Una tarjeta postal que ha sobrevivido al perenne aluvión del escritorio atrae mi mirada. Es el fragmento de una magnífica pintura de Tiziano: dos mujeres —que parecen ser la misma— se apoyan en una suntuosa fuente de mármol en cuyo frente se observa un desgastado relieve de temas mitológicos. Una de ellas, la que nos mira, está enfundada en un vestido lujosísimo que puede ser seda o broccato. Sus manos van enguantadas. La otra, de semiperfil, está desnuda. De su mano alzada se abre una elegante túnica roja de pliegues agitados. Al centro un niñito hunde la mano en las oscuras y marchitas aguas de la fuente.
La pintura lleva el título de “Amor sacro y amor profano”, pero tengo dudas de cuál figura representa a cuál. Quizás movido por mi estado de ánimo, presiento que el pintor me invita a traspasar el primer plano y avanzar hacia el paisaje que se extiende a espaldas de las dos mujeres. Es el crepúsculo. El sol se ha puesto no hace mucho y aún enciende suavemente una franja de nubes en el cielo. Las penumbras se apoderan poco a poco de las cosas. Un encino —puede ser— opone su follaje denso de un pardo oscuro. Los arbustos en sombras del segundo plano dan paso a una colina que desciende hasta un amplio valle donde, junto a una laguna todavía iluminada, se alza una villa con su alta torre. Un par de jinetes cabalgan a lo lejos. Más al fondo aún, colinas azulosas diluyen el horizonte. Es inequívocamente verano. El ocre se mezcla a la luz y a las cosas. La atmósfera es sosegada y ni la más leve brisa agita las hojas y las hierbas maduras.
Pienso que las dos hermosas mujeres y sus amores fueron un pretexto para desplegar ese entorno. Allí, al reparo de la esplendorosa escena del primer plano, el pintor, como en varios otros cuadros suyos, plasmó el secreto sueño de un lugar que nos retenga como un seno amoroso.

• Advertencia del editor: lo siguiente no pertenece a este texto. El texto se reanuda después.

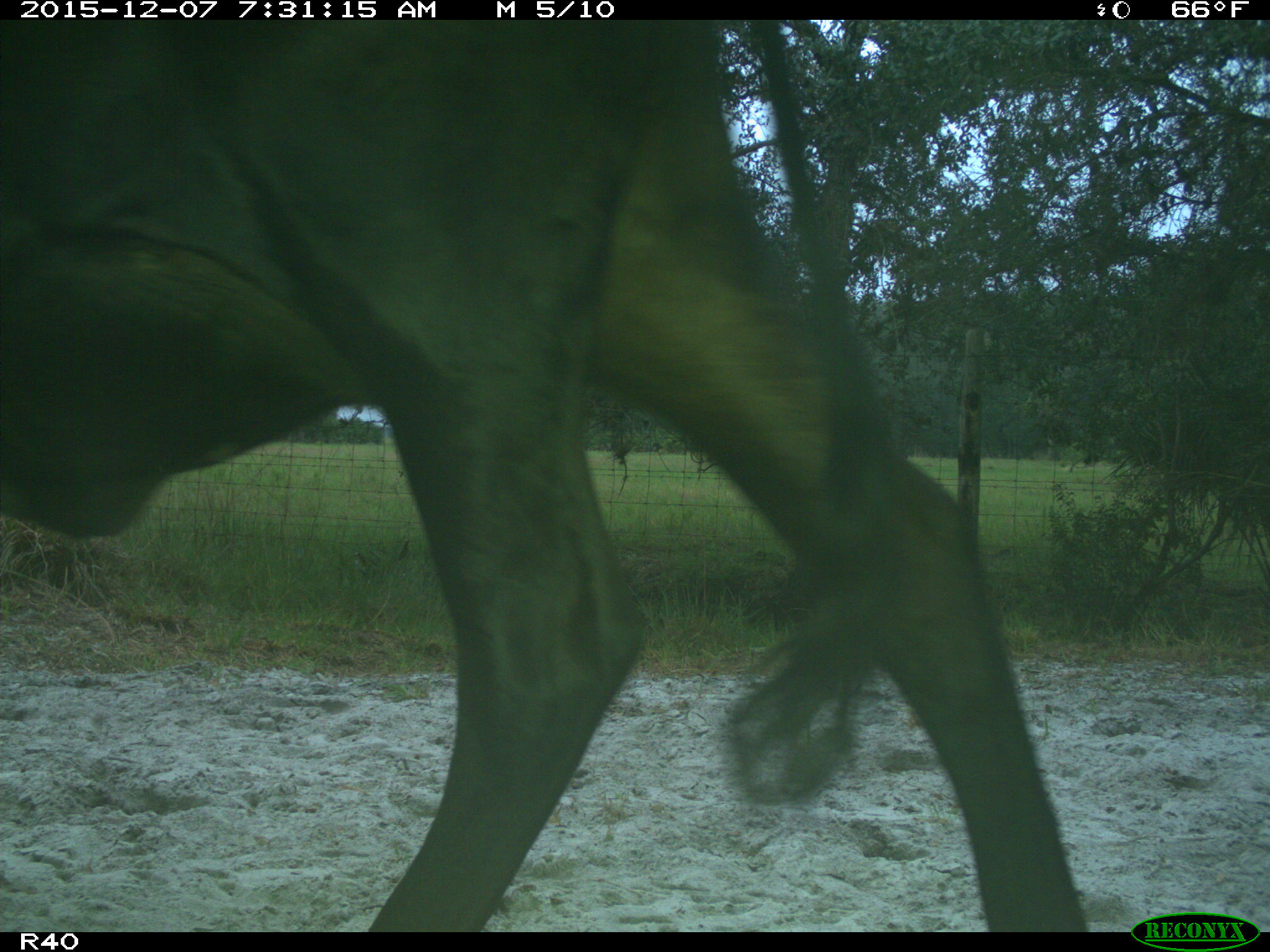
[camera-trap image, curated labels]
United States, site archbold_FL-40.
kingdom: Animalia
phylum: Chordata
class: Mammalia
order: Artiodactyla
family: Bovidae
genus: Bos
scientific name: Bos taurus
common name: domestic cow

“Bogamos —dice Pascal— en un medio vasto, siempre inciertos y flotantes, empujados de un extremo al otro. Cualquier cosa a la que creemos poder aferrarnos para tener una seguridad vacila y nos abandona; y si la seguimos escapa a nuestras manos, se escurre y huye en una huida eterna. Nada se detiene para nosotros. Este es el estado que nos es natural, aun siendo el más opuesto a nuestras inclinaciones. Ardemos en deseo de encontrar una tierra firme y una última base constante para edificar en ella una torre que se eleve hasta el infinito; pero todo nuestro fundamento se resquebraja, y la tierra se abre hasta los abismos”. Si en la vida la ley de Pascal es irrefutable, la obra de arte a veces contiene el lugar del sosiego, aquel que inmoviliza el vaivén y mueve a tenderse para contemplar la aparente quietud del aire sereno.